We end up with $X^T X = M(\xi)$.

The variance of prediction:

\begin{equation}
d(x, \xi) =  f(x)^T M(\xi)^{-1} f(x)
\end{equation}

\begin{theorem}
\underline{The General Equivalence Theorem}:

The following three statements are equivalent

\begin{enumerate}
\item
The design $\xi*$ maximizes $\mid M(\xi*) \mid \Leftrightarrow$ D-optimality. 
\item 
The design $\xi*$ minimizes max$_{x\in \Omega} d(x,
\xi)$ G-optimality.
\item \textbf{Key point of GET}
max$_{x\in \Omega}d(x,
\xi*)=p$ (number of parameters)
\end{enumerate}
\end{theorem}

\textbf{Practical implication}: we can identify an optimal design (D- or G-optimal) by determining that the maximum variance of prediction is equal to the number of parameters. If the max variance of prediction is not equal to the number of parameters, then the design is not optimal.

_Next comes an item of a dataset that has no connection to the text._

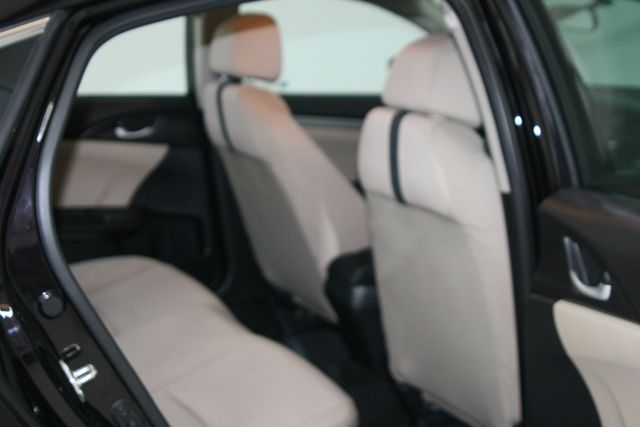 2017 Honda Civic LX Houston, Texas 21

This is convenient because it is often difficult/tedious to prove D- or G-optimality.

\textbf{Example (Task 11)}:

Find an optimal design with two observations for the model:

\begin{equation}
E[Y] = \beta_1 x_1 + \beta_2 x_2
\end{equation}

Using any pair of points (-1,-1),  (1,-1), (-1,1), (1,1). Determine whether it satisfies the conditions of the GET.

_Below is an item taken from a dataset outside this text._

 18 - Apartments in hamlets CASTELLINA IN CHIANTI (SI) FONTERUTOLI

Solution: choose adjacent points (-1,-1),  (1,-1).
This means that $f(x)^T = (x_1~x_2)$, and 

$X=\begin{pmatrix}
-1 & -1 \\
1 & -1 \\
\end{pmatrix}
\Rightarrow
X^T X = 
\begin{pmatrix}
-1 & 1 \\
-1 & -1 \\
\end{pmatrix}
\begin{pmatrix}
-1 & -1 \\
1 & -1 \\
\end{pmatrix}
=
\begin{pmatrix}
2 & 0 \\
0 & 2 \\
\end{pmatrix}
$

The inverse is:

$(X^TX)^{-1}=
\frac{1}{4}
\begin{pmatrix}
2 & 0 \\
0 & 2 \\
\end{pmatrix}
=
\begin{pmatrix}
1/2 & 0 \\
0 & 1/2 \\
\end{pmatrix}
$

So,

$d(x)= n \times f(x)^T (X^TX)^{-1} f(x)
= 2
\begin{pmatrix}
x_1 & x_2\\
\end{pmatrix}
\begin{pmatrix}
1/2 & 0 \\
0 & 1/2 \\
\end{pmatrix}
\begin{pmatrix}
x_1\\
x_2\\
\end{pmatrix}
= x_1^2 + x_1^2$

This will be maximal when $x_1^2 = x_2^2 =1$ and then it equals 2, which is equal to the number of parameters, hence optimal.

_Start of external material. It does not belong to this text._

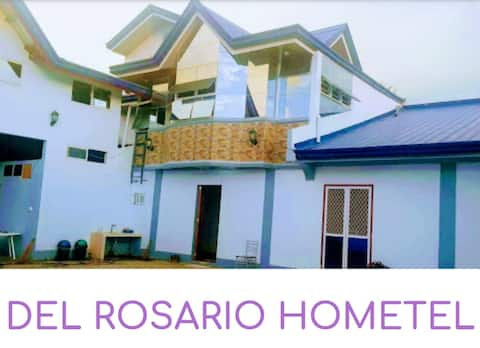 Del Rosario Hometel.  Your Home away from Home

\subsection{Old exam problem: Orthogonality, optimality, centering}\label{centering}

Suppose we have a model like

\begin{equation}
Y_i = \beta_0 + \beta_1 (x_i - \bar{x}) + \epsilon_i
\end{equation}

\begin{enumerate}
\item
Show that $\beta_0$ and $\beta_1$ are orthogonal.

\begin{equation}
X=
\begin{pmatrix}
1 & (x_1-\bar{x})\\
1 & (x_1-\bar{x})\\
\vdots & \vdots\\
\end{pmatrix}
\end{equation}

So, 

\begin{equation}
\begin{split}
X^T X=&
\begin{pmatrix}
1 & 1 & \dots \\
(x_1-\bar{x}) & (x_2-\bar{x}) & \dots \\
\end{pmatrix}
\begin{pmatrix}
1 & (x_1-\bar{x})\\
1 & (x_2-\bar{x})\\
\vdots & \vdots\\
\end{pmatrix}\\
= &
\begin{pmatrix}
n & \sum x_i -n \bar{x}\\
\sum x_i -n \bar{x} & \sum (x_i -\bar{x})^2\\
\end{pmatrix}\\
\end{split}
\end{equation}

Now, $\sum x_i - n\bar{x}=0$, so orthogonal.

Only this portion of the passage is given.